◆ Énoncé ◆
Recopiez les données en commençant à la ligne contenant « Looking at pixel » et en terminant à la fin des données, en ajustant de +34 chaque coordonnée figurant dans les réponses, sans toucher aux autres nombres.

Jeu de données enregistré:
++++++++++++++++++++
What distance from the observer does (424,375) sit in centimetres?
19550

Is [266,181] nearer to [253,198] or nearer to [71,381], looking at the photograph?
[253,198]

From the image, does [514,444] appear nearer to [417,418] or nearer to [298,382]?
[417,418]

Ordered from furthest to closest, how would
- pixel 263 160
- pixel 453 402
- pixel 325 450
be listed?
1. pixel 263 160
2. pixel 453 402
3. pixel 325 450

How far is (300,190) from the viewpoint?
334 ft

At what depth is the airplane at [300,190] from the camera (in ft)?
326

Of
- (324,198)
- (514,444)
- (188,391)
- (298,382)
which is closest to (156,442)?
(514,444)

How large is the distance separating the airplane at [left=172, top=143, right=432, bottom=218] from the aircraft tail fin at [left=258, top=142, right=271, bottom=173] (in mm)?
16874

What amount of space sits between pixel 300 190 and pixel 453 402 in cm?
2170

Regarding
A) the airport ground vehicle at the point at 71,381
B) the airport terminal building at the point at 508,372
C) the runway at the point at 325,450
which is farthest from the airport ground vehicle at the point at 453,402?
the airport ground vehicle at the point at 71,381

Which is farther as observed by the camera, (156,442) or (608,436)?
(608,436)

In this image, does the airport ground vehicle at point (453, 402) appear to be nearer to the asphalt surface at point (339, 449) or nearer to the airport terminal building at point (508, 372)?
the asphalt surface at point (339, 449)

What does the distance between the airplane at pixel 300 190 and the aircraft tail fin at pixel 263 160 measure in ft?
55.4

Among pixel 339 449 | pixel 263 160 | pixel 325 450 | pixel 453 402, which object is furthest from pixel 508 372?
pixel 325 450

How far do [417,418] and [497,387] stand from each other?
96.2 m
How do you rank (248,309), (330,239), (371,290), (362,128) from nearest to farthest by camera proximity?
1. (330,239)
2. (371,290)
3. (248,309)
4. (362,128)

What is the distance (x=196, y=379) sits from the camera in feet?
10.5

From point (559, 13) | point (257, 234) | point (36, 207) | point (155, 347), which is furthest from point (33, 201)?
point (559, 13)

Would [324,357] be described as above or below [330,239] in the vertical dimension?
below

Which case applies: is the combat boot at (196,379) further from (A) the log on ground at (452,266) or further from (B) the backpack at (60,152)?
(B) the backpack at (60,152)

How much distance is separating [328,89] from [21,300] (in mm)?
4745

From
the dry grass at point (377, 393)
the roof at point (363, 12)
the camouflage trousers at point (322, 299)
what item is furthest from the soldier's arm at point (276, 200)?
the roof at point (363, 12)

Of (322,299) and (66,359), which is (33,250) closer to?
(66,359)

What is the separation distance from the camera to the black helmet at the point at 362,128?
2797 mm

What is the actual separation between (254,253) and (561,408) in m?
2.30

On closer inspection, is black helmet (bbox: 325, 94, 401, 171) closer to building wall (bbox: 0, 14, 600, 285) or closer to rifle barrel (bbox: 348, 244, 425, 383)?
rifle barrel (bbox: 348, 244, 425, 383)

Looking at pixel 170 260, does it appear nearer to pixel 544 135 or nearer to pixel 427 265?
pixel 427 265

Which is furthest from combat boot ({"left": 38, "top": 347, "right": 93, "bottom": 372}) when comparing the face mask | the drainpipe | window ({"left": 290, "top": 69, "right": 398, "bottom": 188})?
++++++++++++++++++++
◆ Corrigé ◆
Looking at pixel 170 260, does it appear nearer to pixel 544 135 or nearer to pixel 427 265?
pixel 461 299

Which is furthest from combat boot ({"left": 38, "top": 347, "right": 93, "bottom": 372}) when comparing the face mask | the drainpipe | window ({"left": 290, "top": 69, "right": 398, "bottom": 188})?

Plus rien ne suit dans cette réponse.